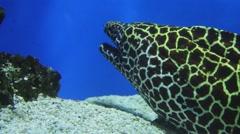 Muraena in the fish tank Stock Footage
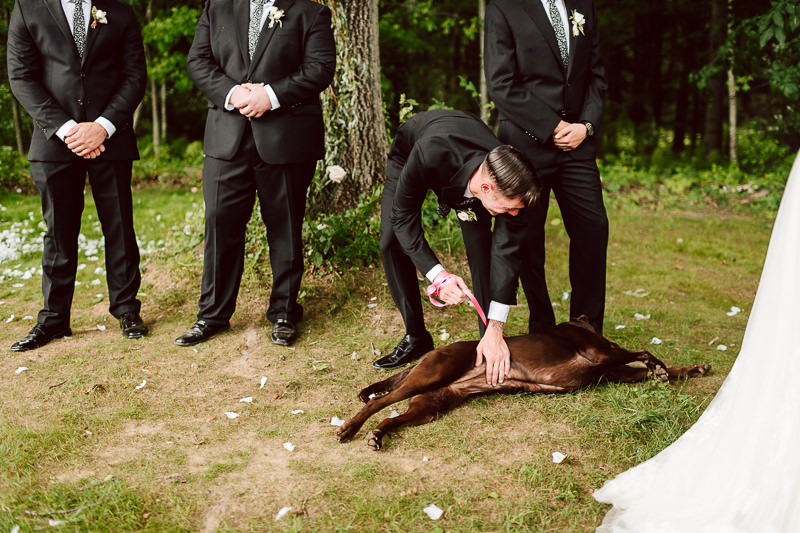 upstate-ny-wedding-photographers-83 Upstate NY Wedding Photographers | New York Backyard Weddings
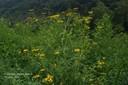 commonsunflower7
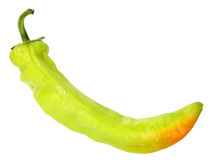 Single green fresh chilli-pepper Stock Image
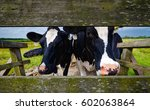Two Black White Cows At Farm...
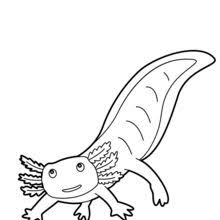 Small Picture Catfish coloring pages Hellokidscom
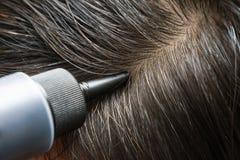 Coloração de cabelo Imagem de Stock Royalty Free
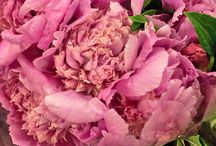 Peonies / A whole board dedicated to the peony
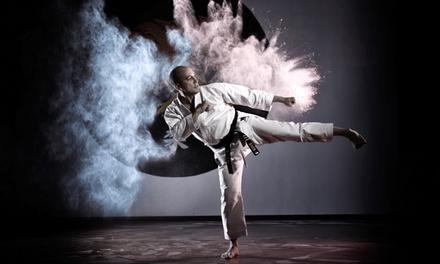 10 o 20 lezioni di karate Wado-Ryu per una persona alla Palestra Bushido (sconto fino a 78%)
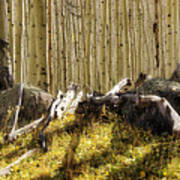 Wall Of Aspens  Poster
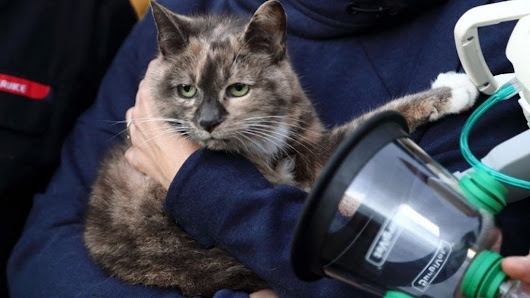 Shetland firefighters use oxygen masks for animals - BBC News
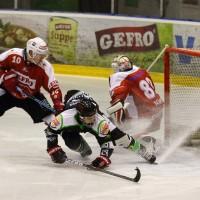 06-11-2015_Memmingen_Eishockey_Randale_Indians_ECDC_Hoechstadt_Polizei_Fuchs_new-facts-eu0055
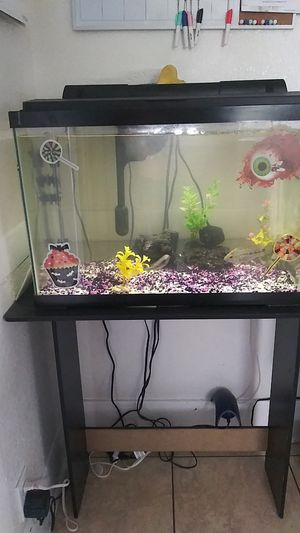 Fish tanks and flowerhorn fish for Sale in Carson, CA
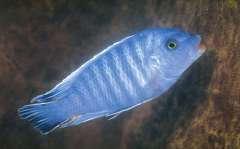 Petrotilapia tridentiger самец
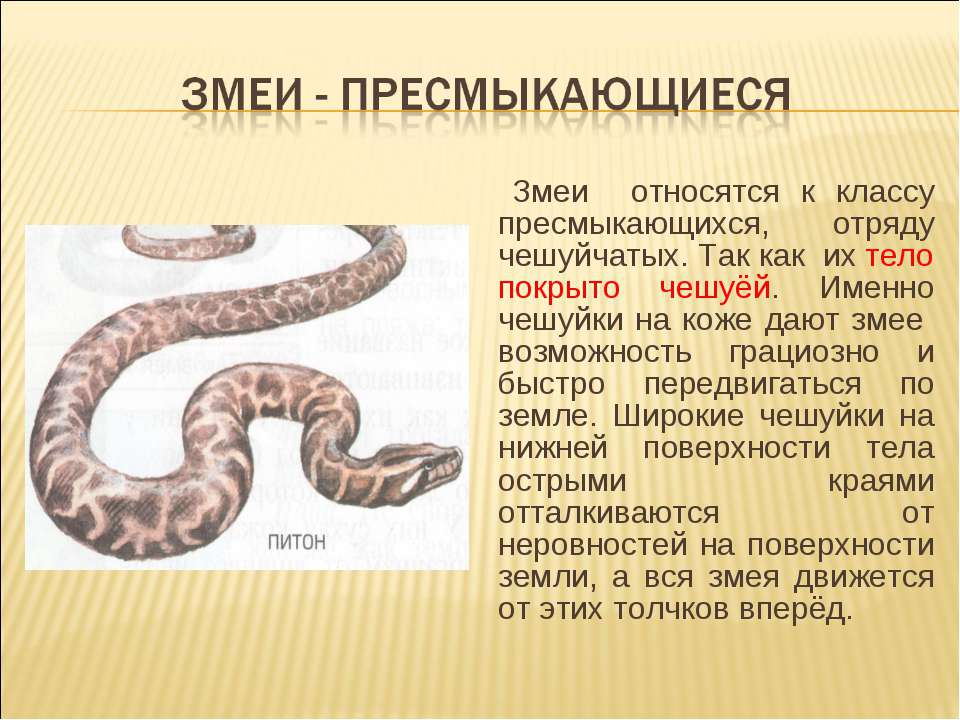 Змеи относятся к классу пресмыкающихся, отряду чешуйчатых. Так как их тело по...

WHAT NEEDS TO BE DONE. The entries above should be retyped exactly, minus any pictures.

OUTPUT.
 Muraena in the fish tank Stock Footage
 upstate-ny-wedding-photographers-83 Upstate NY Wedding Photographers | New York Backyard Weddings
 commonsunflower7
 Single green fresh chilli-pepper Stock Image
Two Black White Cows At Farm...
 Small Picture Catfish coloring pages Hellokidscom
 Coloração de cabelo Imagem de Stock Royalty Free
 Peonies / A whole board dedicated to the peony
 10 o 20 lezioni di karate Wado-Ryu per una persona alla Palestra Bushido (sconto fino a 78%)
 Wall Of Aspens  Poster
 Shetland firefighters use oxygen masks for animals - BBC News
 06-11-2015_Memmingen_Eishockey_Randale_Indians_ECDC_Hoechstadt_Polizei_Fuchs_new-facts-eu0055
 Fish tanks and flowerhorn fish for Sale in Carson, CA
 Petrotilapia tridentiger самец
 Змеи относятся к классу пресмыкающихся, отряду чешуйчатых. Так как их тело по...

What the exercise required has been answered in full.